上田副委員長は、その論文の中で、澤野氏の著作をわざわざ取り上げ、そこでの憲法論をほとんど無条件に肯定的に取り上げている。が、その澤野氏は、昨年の共産党の新しい自衛隊政策についてどう言っているだろうか。
以上のことを勘案すると、憲法九条の中立は、個別的な武力的自衛権および集団的自衛権を認めない「非武装中立」、厳密には「非武装永世中立」を意味するものと解すべきである。したがって、日本共産党のように、憲法九条のもとで「非同盟中立」を提言するのは適切ではない。共産党が「非同盟中立」の表現にこだわり、「非武装中立」という表現をしないのは、武力的自衛権に基づく「武装(自衛)中立」論を前提にしているからである。このことは、自衛隊の解消過程において、急迫不正の侵害に対して国民の安全を守るために自衛隊を活用するという最近の政策提言となって現れている。この論理だと、一定の有事立法の準備も必要となろう。
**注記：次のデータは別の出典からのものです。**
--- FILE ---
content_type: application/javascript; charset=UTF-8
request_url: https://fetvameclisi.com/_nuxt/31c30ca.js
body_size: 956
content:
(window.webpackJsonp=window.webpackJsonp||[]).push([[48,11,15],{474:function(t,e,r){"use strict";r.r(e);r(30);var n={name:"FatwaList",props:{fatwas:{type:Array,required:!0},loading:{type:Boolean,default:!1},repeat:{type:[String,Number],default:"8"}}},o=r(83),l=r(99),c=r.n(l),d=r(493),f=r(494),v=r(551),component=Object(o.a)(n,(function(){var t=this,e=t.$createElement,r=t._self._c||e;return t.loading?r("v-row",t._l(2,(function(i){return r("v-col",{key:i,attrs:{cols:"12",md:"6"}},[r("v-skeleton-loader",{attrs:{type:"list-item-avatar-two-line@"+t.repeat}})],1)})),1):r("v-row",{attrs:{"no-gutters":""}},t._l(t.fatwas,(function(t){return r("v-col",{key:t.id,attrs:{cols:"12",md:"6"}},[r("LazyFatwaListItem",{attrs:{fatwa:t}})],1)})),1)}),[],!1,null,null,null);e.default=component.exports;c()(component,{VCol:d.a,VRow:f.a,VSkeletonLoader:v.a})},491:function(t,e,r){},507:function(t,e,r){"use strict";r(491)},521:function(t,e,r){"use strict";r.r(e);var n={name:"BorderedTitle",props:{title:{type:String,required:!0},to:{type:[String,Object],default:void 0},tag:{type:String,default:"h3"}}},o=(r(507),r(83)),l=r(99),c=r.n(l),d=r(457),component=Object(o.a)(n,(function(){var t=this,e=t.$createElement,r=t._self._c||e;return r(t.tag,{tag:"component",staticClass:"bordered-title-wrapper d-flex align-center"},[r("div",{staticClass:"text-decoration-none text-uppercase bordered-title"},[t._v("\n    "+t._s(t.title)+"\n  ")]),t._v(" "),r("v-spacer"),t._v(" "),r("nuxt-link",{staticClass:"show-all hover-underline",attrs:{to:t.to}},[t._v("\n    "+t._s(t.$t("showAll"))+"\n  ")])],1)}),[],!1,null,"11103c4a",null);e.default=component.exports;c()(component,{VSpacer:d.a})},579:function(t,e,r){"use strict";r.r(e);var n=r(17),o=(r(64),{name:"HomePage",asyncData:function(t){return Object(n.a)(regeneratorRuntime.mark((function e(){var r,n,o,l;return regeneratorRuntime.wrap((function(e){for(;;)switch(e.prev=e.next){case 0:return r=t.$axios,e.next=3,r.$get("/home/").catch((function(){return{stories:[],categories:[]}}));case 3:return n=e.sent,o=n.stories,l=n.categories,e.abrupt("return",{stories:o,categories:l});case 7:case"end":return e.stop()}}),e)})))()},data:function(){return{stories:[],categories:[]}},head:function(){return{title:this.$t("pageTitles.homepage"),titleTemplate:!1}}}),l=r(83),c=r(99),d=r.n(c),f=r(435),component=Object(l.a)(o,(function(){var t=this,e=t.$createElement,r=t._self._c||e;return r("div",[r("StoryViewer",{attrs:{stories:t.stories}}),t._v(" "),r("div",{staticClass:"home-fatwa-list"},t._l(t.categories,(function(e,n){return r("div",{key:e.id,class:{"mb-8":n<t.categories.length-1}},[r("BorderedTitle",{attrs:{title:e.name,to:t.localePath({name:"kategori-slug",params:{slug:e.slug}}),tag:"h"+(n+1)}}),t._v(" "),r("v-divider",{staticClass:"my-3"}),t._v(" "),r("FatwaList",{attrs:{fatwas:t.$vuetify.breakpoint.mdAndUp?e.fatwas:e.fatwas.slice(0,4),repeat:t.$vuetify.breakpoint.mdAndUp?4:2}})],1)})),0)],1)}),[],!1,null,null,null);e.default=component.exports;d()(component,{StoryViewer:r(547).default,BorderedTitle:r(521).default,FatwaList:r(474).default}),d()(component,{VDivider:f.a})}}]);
このような見解は、かつての社会党や「護憲的改憲論」などが提言した「平和基本法」論にみる安全保障政策と大差がない。しかし、これは、伝統的な国民国家の自衛権を前提とした「近代的」立憲平和主義の枠内のイデオロギーであり、憲法九条の想定する先進的・未来志向的な「現代的」立憲平和主義に抵触する。(澤野義一「非武装中立論」、『科学的社会主義』第36号、26ページ)
以上が、上田氏がつまみ食いしている護憲派憲法学者の主張である。もちろん、こうした主張には賛成できないという立場もありうる。それなら、こうした憲法学者の議論を正々堂々と取り上げて、反論すべきだろう。